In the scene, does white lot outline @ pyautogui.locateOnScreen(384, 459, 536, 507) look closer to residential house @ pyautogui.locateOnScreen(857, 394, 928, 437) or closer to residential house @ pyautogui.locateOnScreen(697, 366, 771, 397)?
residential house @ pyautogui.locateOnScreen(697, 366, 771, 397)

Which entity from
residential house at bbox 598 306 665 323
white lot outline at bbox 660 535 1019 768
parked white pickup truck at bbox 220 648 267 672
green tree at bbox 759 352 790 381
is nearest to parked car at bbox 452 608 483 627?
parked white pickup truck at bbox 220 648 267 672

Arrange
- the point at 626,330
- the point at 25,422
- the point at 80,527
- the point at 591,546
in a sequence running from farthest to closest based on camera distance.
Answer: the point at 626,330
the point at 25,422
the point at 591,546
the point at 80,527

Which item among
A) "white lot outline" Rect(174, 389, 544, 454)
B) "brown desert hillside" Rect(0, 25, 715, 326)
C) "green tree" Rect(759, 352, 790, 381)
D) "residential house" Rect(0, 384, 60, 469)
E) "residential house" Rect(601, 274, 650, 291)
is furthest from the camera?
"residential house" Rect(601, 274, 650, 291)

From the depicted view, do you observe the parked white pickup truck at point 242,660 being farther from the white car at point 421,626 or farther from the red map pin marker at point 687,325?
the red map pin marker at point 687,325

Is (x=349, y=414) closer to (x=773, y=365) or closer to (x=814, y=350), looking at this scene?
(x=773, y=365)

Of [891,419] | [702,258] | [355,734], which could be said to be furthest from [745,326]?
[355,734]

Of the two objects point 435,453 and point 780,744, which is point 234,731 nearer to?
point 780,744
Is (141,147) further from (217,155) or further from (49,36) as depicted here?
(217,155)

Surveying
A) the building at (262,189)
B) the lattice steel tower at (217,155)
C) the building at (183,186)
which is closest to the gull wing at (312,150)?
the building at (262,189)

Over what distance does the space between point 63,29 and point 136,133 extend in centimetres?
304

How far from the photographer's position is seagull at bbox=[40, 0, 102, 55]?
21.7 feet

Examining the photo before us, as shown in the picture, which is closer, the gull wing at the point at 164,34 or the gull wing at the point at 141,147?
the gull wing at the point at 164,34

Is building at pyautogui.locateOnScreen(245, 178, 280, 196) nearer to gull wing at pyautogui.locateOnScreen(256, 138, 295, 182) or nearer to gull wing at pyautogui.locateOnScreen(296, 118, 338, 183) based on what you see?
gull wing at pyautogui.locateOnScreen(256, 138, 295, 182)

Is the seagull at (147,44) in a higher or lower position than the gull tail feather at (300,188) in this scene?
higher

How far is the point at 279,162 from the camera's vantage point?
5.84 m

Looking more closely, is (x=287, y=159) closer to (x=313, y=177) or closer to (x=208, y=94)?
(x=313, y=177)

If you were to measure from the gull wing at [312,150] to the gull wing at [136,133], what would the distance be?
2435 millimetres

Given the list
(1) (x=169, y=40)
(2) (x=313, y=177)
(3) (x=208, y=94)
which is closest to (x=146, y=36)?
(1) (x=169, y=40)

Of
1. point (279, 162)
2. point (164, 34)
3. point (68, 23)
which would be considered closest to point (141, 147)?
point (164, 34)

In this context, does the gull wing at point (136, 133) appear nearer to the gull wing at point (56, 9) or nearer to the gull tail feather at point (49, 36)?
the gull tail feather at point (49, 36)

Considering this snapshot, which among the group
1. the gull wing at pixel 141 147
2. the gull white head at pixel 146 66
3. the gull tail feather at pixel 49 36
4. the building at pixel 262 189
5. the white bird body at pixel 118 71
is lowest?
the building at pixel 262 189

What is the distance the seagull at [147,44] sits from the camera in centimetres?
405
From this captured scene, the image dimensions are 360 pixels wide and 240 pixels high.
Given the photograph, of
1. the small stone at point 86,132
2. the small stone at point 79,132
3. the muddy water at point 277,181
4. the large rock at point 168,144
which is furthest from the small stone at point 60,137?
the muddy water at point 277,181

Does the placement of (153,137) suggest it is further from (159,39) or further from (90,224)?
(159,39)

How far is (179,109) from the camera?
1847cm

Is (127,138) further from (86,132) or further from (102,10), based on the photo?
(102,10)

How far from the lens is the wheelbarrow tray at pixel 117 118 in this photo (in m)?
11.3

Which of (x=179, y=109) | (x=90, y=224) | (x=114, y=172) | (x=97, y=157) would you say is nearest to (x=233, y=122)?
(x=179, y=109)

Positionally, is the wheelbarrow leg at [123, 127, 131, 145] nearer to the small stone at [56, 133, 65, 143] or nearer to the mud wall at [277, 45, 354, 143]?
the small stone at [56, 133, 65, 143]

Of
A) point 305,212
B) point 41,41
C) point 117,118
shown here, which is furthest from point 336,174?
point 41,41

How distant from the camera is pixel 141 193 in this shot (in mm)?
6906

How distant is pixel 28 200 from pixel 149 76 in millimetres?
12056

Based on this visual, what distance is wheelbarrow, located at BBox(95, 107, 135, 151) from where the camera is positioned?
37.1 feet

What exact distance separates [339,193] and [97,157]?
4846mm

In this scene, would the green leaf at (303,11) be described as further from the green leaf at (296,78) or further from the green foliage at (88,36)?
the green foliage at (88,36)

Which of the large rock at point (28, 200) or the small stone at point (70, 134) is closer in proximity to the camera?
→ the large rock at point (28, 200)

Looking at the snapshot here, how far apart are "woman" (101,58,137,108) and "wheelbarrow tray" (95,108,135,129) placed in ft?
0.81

Set task :: Transcribe every entry word for word.

Written response ::
In the scene, does white lot outline @ pyautogui.locateOnScreen(384, 459, 536, 507) look closer to residential house @ pyautogui.locateOnScreen(857, 394, 928, 437) or closer to residential house @ pyautogui.locateOnScreen(697, 366, 771, 397)?
residential house @ pyautogui.locateOnScreen(697, 366, 771, 397)

Which entity from
residential house at bbox 598 306 665 323
white lot outline at bbox 660 535 1019 768
parked white pickup truck at bbox 220 648 267 672
green tree at bbox 759 352 790 381
is nearest to parked car at bbox 452 608 483 627?
parked white pickup truck at bbox 220 648 267 672

Arrange
- the point at 626,330
- the point at 25,422
- the point at 80,527
- the point at 591,546
in a sequence running from farthest to closest based on camera distance.
Answer: the point at 626,330
the point at 25,422
the point at 591,546
the point at 80,527

Which item among
A) "white lot outline" Rect(174, 389, 544, 454)
B) "brown desert hillside" Rect(0, 25, 715, 326)
C) "green tree" Rect(759, 352, 790, 381)
D) "residential house" Rect(0, 384, 60, 469)
E) "residential house" Rect(601, 274, 650, 291)
is furthest from the camera?
"residential house" Rect(601, 274, 650, 291)

From the depicted view, do you observe the parked white pickup truck at point 242,660 being farther from the white car at point 421,626 or farther from the red map pin marker at point 687,325?
the red map pin marker at point 687,325

Is (x=349, y=414) closer to (x=773, y=365) or closer to (x=814, y=350), looking at this scene?
(x=773, y=365)

Of [891,419] | [702,258] | [355,734], which could be said to be furthest from [745,326]?
[355,734]

Of the two objects point 435,453 and point 780,744, which is point 234,731 nearer to?
point 780,744
Is (141,147) further from (217,155) or further from (49,36) as depicted here?
(217,155)

Surveying
A) the building at (262,189)
B) the lattice steel tower at (217,155)
C) the building at (183,186)
which is closest to the gull wing at (312,150)?
the building at (262,189)

Over what distance does the space between point 63,29 and point 136,133 extend in centimetres?
304

How far from the photographer's position is seagull at bbox=[40, 0, 102, 55]?
21.7 feet

Examining the photo before us, as shown in the picture, which is closer, the gull wing at the point at 164,34 or the gull wing at the point at 141,147?
the gull wing at the point at 164,34

Is building at pyautogui.locateOnScreen(245, 178, 280, 196) nearer to gull wing at pyautogui.locateOnScreen(256, 138, 295, 182) or nearer to gull wing at pyautogui.locateOnScreen(296, 118, 338, 183) based on what you see?
gull wing at pyautogui.locateOnScreen(256, 138, 295, 182)

Is the seagull at (147,44) in a higher or lower position than the gull tail feather at (300,188) in this scene?
higher

How far is the point at 279,162 from the camera's vantage point?
5.84 m

Looking more closely, is (x=287, y=159) closer to (x=313, y=177) or closer to (x=208, y=94)?
(x=313, y=177)

If you were to measure from the gull wing at [312,150] to the gull wing at [136,133], what would the distance be?
2435 millimetres

Given the list
(1) (x=169, y=40)
(2) (x=313, y=177)
(3) (x=208, y=94)
which is closest to (x=146, y=36)?
(1) (x=169, y=40)

Of
1. point (279, 162)
2. point (164, 34)
3. point (68, 23)
which would be considered closest to point (141, 147)?
point (164, 34)

In this context, does the gull wing at point (136, 133) appear nearer to the gull wing at point (56, 9) or nearer to the gull tail feather at point (49, 36)?
the gull tail feather at point (49, 36)

Considering this snapshot, which among the group
1. the gull wing at pixel 141 147
2. the gull white head at pixel 146 66
3. the gull tail feather at pixel 49 36
4. the building at pixel 262 189
5. the white bird body at pixel 118 71
is lowest?
the building at pixel 262 189

What is the distance the seagull at [147,44] sits from the camera in centimetres?
405
From this captured scene, the image dimensions are 360 pixels wide and 240 pixels high.
Given the photograph, of
1. the small stone at point 86,132
2. the small stone at point 79,132
3. the muddy water at point 277,181
4. the large rock at point 168,144
which is furthest from the small stone at point 60,137?
the muddy water at point 277,181

Does the placement of (153,137) suggest it is further from (159,39) or further from (90,224)?
(159,39)

How far is (179,109) from the camera?
1847cm

Is (127,138) further from (86,132) or further from (102,10), based on the photo?
(102,10)

How far from the lens is the wheelbarrow tray at pixel 117 118 in this photo (in m)?
11.3

Which of (x=179, y=109) | (x=90, y=224) | (x=114, y=172) | (x=97, y=157) would you say is nearest to (x=233, y=122)?
(x=179, y=109)

Positionally, is the wheelbarrow leg at [123, 127, 131, 145] nearer to the small stone at [56, 133, 65, 143] or nearer to the mud wall at [277, 45, 354, 143]?
the small stone at [56, 133, 65, 143]

Of
A) point 305,212
B) point 41,41
C) point 117,118
shown here, which is furthest from point 336,174?
point 41,41

How distant from the camera is pixel 141 193 in this shot (in mm)?
6906

How distant is pixel 28 200 from pixel 149 76 in millimetres?
12056

Based on this visual, what distance is wheelbarrow, located at BBox(95, 107, 135, 151) from where the camera is positioned?
37.1 feet

What exact distance separates [339,193] and [97,157]?
4846mm

In this scene, would the green leaf at (303,11) be described as further from the green leaf at (296,78) or further from the green foliage at (88,36)?
the green foliage at (88,36)

Which of the large rock at point (28, 200) or the small stone at point (70, 134) is closer in proximity to the camera?
→ the large rock at point (28, 200)

Looking at the snapshot here, how far apart are "woman" (101,58,137,108) and "wheelbarrow tray" (95,108,135,129) placed in ft?
0.81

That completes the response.